Both Apple Inc. (NASDAQ:AAPL) and Tesla Motors Inc (NASDAQ:TSLA) are both among most trending companies in the news. The key of their popularity is mainly the innovativeness of their products aimed towards revolutionizing the gadgets industry in Apple’s case and automobile industry in Tesla’s. However, while the general public is excited about the prospects of both companies, such as Apple’s recently released iPhone 6, Watch and Macbook and Tesla’s Model S and upcoming Model X and Model 3, investors views are very different in regard to each company. If we look at the short interest in Apple and Tesla separately we can see that most investors are net long Apple and net short Tesla.

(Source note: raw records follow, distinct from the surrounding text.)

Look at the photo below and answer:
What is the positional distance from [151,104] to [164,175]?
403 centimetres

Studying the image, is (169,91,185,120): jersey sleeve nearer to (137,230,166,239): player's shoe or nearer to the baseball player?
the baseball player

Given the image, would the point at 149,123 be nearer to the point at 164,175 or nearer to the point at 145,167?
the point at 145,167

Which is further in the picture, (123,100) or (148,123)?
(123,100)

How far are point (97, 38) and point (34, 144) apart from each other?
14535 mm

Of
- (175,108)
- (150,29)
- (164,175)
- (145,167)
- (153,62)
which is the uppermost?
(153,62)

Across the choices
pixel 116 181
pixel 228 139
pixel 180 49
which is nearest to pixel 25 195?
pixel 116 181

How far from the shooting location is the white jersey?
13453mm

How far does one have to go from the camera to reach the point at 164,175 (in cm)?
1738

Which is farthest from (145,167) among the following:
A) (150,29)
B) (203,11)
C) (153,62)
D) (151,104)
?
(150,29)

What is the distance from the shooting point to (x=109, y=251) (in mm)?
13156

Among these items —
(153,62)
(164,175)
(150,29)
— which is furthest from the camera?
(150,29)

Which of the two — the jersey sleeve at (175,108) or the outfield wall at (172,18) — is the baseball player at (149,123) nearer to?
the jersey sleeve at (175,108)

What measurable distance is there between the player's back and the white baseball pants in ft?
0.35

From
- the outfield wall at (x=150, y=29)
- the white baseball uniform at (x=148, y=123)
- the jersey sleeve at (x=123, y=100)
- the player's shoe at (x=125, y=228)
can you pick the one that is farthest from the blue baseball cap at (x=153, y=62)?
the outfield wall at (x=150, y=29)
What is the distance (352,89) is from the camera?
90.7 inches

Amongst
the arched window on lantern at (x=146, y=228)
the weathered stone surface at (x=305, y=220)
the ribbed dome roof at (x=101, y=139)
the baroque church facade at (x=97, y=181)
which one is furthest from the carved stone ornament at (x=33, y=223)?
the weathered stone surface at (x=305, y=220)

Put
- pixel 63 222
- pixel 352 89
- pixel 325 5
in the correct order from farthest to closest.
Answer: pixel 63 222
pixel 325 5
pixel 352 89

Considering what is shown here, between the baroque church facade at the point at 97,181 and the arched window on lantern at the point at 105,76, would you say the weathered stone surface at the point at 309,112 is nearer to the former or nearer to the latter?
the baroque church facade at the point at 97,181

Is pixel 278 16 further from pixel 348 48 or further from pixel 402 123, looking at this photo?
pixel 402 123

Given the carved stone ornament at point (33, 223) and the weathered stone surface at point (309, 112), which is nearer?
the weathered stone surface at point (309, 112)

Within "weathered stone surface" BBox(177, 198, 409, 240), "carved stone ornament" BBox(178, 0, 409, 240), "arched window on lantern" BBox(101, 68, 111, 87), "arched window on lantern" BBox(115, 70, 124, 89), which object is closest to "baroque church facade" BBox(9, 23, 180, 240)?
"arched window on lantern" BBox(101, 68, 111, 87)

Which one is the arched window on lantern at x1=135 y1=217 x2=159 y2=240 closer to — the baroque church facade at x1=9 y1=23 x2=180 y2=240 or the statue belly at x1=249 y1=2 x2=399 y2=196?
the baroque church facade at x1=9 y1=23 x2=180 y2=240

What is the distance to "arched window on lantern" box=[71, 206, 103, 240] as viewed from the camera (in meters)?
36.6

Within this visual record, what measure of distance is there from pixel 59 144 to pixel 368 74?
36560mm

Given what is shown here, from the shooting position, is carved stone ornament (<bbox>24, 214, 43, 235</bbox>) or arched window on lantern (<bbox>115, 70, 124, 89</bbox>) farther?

This is supported by many factors. Tesla Motors Inc (NASDAQ:TSLA)’s stock skyrocketed in 2013, after the company released its Model, and since 2013 gained over 450%. On the other hand, Apple’s stock had a more modest growth of only 58% in the same period. However, if we look at the last 52 weeks, we see a reverse in trends as Tesla’s stock lost 17% versus Apple Inc. (NASDAQ:AAPL)’s growth of 55%. Moreover, if we take a look at the data that we collected across around 730 hedge funds we can also see that Apple’s popularity among investors doesn’t even stand close to the level of attention that Tesla gets. Apple Inc. (NASDAQ:AAPL) has been one of the most popular stocks among hedge funds for years with 149 funds holding around $20.88 billion worth of stock, while in Tesla only 25 funds reported holding shares with an aggregate value of $1.38 billion. However, short interest data shows some promises for Tesla Motors Inc (NASDAQ:TSLA)’s stock, since the number of shares shorted at the end of February amounted to 23.29 million, versus 23.34 million a month yearlier, while for Apple Inc. (NASDAQ:AAPL), the number of short shares went up to 72.72 million from 61.09 million. Nevertheless, Tesla’s short ratio currently amounts to 4.50, significantly above Apple’s 1.10.
The reasons in the change of the number of shares shorted for Apple and Tesla Motors Inc (NASDAQ:TSLA), again lie behind the recent performance of both stocks. Apple Inc. (NASDAQ:AAPL)’s stock gained 11% since the beginning of the year, as the company reported impressive earnings for the fourth quarter and reached a market capitalization of over $700 billion, becoming the largest publicly-traded company. Therefore, many investors decided that it’s time to take advantage of the recent gains and started selling shares. The trend actually started months ago, as our data shows that the number of funds holding shares of Apple fell from 154 a quarter earlier, while the value of the total capital invested in the company decreased from over $22 billion.
For Tesla Motors Inc (NASDAQ:TSLA) the same trend can be noticed as at the end of the third quarter 31 funds held $1.73 billion worth of stock, significantly above the latest figures. Tesla’s latest earnings report showed an expansion in net loss to $107.60 million in the fourth quarter, from $74.7 million a year earlier. Nevertheless, the automaker promised to address the issues it faces currently in China that led to a decrease in sales and it has its Model X on its way, with deliveries expected in the third quarter, which means that 2015 has high chances to be more successful for the company.
Even though both companies have a promising future, it is clear that investors are more confident regarding Apple Inc. (NASDAQ:AAPL) rather than Tesla Motors Inc (NASDAQ:TSLA), if we take each fund separately. For example among the funds that we track, the largest shareholder of Apple is billionaire Carl Icahn, who owns 52.71 million shares of the company, the $5.82 billion stake amassing 18% of his equity portfolio. On the other hand, the largest shareholder of Tesla is Daniel Bentor‘s Andor Capital Management, which owns 1.25 million shares, valued at $278.01 million, representing 17% of its equity portfolio. Andor also holds 3.0 million shares of Apple Inc. (NASDAQ:AAPL), valued at $331.14 million, representing 21% of the equity portfolio. Moreover, the trend shows that billionaire investors prefer to hold common shares of Apple Inc. (NASDAQ:AAPL), while in Tesla, they choose options or bonds.
The bottom line for now is that Tesla Motors Inc (NASDAQ:TSLA)’s shares are overvalued, which explains investors’ bearish sentiment towards holding the stock. Tesla is a great company with huge prospects of revolutionizing the auto industry, but it has to convince investors into holding the stock for the long term, despite many analysts considering that the stock could soar even more in the next couple of years. Apple Inc. (NASDAQ:AAPL) has already proven its reliability over the years and if the company manages to keep its pace in bringing innovative products, it will continue to bring value to shareholders.